Traditionally, booster vaccinations have been administered every year throughout the life of the cat to ensure continued protection. However, the need for annual revaccination has been questioned in recent years. Some data indicate that, after the first year of life, immunity lasts long enough to make booster vaccinations necessary only every few years. Furthermore, some research has suggested that local inflammation, even that associated with certain types of vaccines, can lead to fibrosarcoma in cats, which is the most common soft tissue tumor of this species. Vaccines that use feline leukemia virus and rabies vaccines are the most commonly associated with this form of cancer. The debate on the best approach to vaccinetion. Your vet can recommend the best vaccination schedule for your cat.
Check if it has parasites
Numerous internal and external parasites can infect cats. The common intestinal parasites of cats include nematodes, hookworms and tapeworms. Worm infections are often passed through the eggs in the stool or directly from the mother to the offspring through the placenta or milk. Sometimes, a secondary guest is involved in the infection. For example, the tapeworm infections they passed by ingestion of larvae into fleas or infected prey tissues (such as mice).

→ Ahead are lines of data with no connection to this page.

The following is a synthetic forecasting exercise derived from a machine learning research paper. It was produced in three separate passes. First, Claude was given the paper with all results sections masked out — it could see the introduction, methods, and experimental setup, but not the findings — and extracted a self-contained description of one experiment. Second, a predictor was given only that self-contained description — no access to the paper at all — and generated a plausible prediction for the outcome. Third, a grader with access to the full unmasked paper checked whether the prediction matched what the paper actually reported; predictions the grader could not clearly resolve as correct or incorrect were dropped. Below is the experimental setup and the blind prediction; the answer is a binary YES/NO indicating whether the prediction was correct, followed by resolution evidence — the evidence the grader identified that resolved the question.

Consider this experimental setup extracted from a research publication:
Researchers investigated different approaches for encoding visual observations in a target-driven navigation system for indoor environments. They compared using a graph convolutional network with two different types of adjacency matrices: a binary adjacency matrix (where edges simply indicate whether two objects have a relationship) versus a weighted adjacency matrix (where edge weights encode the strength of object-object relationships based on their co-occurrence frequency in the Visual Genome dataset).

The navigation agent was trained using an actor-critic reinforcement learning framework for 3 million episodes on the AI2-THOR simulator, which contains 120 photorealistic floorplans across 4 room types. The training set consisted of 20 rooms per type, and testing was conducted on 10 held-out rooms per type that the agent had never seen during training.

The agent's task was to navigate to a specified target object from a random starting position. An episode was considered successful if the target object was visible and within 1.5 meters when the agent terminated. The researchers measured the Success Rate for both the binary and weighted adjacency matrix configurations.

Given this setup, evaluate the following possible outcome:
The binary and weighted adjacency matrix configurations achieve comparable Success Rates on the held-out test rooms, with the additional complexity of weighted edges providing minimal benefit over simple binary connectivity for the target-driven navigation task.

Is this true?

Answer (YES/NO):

Intestinal worms cause damage to the digestive system and blood loss. They also interfere with the absorption of essential nutrients. The infection is diagnosed by finding worm eggs (or sometimes worms or segments of real worms) in fecal samples. Stool samples must be tested several times in kittens, periodically (usually annually) in all apartment cats and at least twice a year in cats that are in the garden or away from home, which are particularly susceptible to this type. of parasitic infections.
Intestinal worms in cats usually don’t cause intestinal infection in people; however, hookworm infections have developed in people with weakened immune systems leading to abdominal pain and enteritis. Nematode larvae also have the potential to infect people; ingested larvae can wander in sensitive organs, such as the eye or in a developing fetus. Cat owners should frequently clean all litter boxes (it takes at least a week for these intestinal parasite eggs to become infectious) and wash their hands thoroughly after exposure to cat litter, feces, vomiting and other body fluids.
Cats can also become infected with protozoa, such as coccidia or Toxoplasma. These are microscopic parasites that live inside the cells of the digestive tract. Of great concern to cat owners is toxoplasmosis, which is transmitted directly through eggs or indirectly through infectious cysts in raw meat (usually from prey animals).
Toxoplasmosis usually causes only mild digestive disorders in cats, but it can cause more serious illness if passed on to people. Particularly at risk people include pregnant women, young children and those with weakened immune systems, such as people with AIDS or who are receiving chemotherapy for cancer.
Swallowed organisms can migrate throughout the body, causing damage to important organs (including the brain) or to the developing fetus. People at risk can prevent infection by not handling cat feces and by not eating rare or undercooked meat. Cleaning the litter box must be done by someone else. All meat for consumption must be well cooked.
The vet gives us detailed instructions on how to take care of our pet, but in the end what he really does is teach us to be the first players of our four-legged friends.